Помню, после обсуждения в ЛИТО его стихов мы вышли на улицу вместе с моим сокурсником, и он отчеканил:
– Если звезды не будут против, Ося станет большим поэтом. Он очень талантлив.
«Почему он так про Бродского, а не про меня?» – обиделся я, а тот продолжил:
– А стихотворение «Художник» будут в школе учить наизусть. Ведь гениально же: «Изображение истины раскладывая по плоскости, он улыбается синтезу логики и эмоции…»!
– И скоро начнут учить? – съязвил я.
– Это не ко мне, – улыбнулся приятель.
Как-то руководитель ЛИТО Герман Гоппе предложил Бродскому, мне и еще кому-то провести одну из литературных консультаций, на которые раз в неделю стекались начинающие авторы со всего города. В назначенное время мы пришли в редакцию и начали прием. Я за три часа ни одного таланта не обнаружил, зато Бродский сразу нашел гения и потащил его к Герману Борисовичу. Тот в восторг не пришел, а когда все чужие ушли, сказал:
– Пойми, Ося, сейчас, когда идет такая борьба с пьянством, нельзя поощрять рассказ, где главный герой – пьяница.
Герман Борисович Гоппе – поэт-фронтовик, за храбрость был награжден орденом Боевого Красного Знамени. Однако смелость на войне и в мирное время – разные истории, о чем позже Бродский напишет в стихотворении «На смерть Жукова»: «Спи! У истории русской страницы хватит для тех, кто в пехотном строю смело входили в чужие столицы, но возвращались в страхе в свою».
В тот вечер Бродский долго наскакивал на Германа Борисовича, и я никогда больше не видел, чтобы один автор был в таком отчаянии из-за несправедливости к другому автору.

:: Блок данных ::

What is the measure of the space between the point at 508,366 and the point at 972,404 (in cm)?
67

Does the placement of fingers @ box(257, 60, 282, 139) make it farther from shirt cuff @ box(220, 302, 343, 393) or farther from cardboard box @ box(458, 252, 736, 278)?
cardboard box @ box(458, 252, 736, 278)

:: Задание A ::
Процитируйте фрагмент о Бродском, начиная со слов «Герман Борисович Гоппе» и заканчивая словами «к другому автору.».
:: Задание B ::
Сократите абзац фрагмента о Бродском, начинающийся словами «Как-то руководитель ЛИТО Герман Гоппе», сохранив его основные факты.

:: Ответ A ::
Герман Борисович Гоппе – поэт-фронтовик, за храбрость был награжден орденом Боевого Красного Знамени. Однако смелость на войне и в мирное время – разные истории, о чем позже Бродский напишет в стихотворении «На смерть Жукова»: «Спи! У истории русской страницы хватит для тех, кто в пехотном строю смело входили в чужие столицы, но возвращались в страхе в свою».
В тот вечер Бродский долго наскакивал на Германа Борисовича, и я никогда больше не видел, чтобы один автор был в таком отчаянии из-за несправедливости к другому автору.

:: Ответ B ::
Руководитель ЛИТО Герман Гоппе поручил Бродскому, автору воспоминаний и еще кому-то провести одну из еженедельных литературных консультаций для начинающих авторов со всего города. За три часа приема автор воспоминаний не нашел ни одного таланта. Бродский же сразу нашел гения и повел его к Гоппе. Тот восторга не проявил и высказался, только когда посторонние ушли.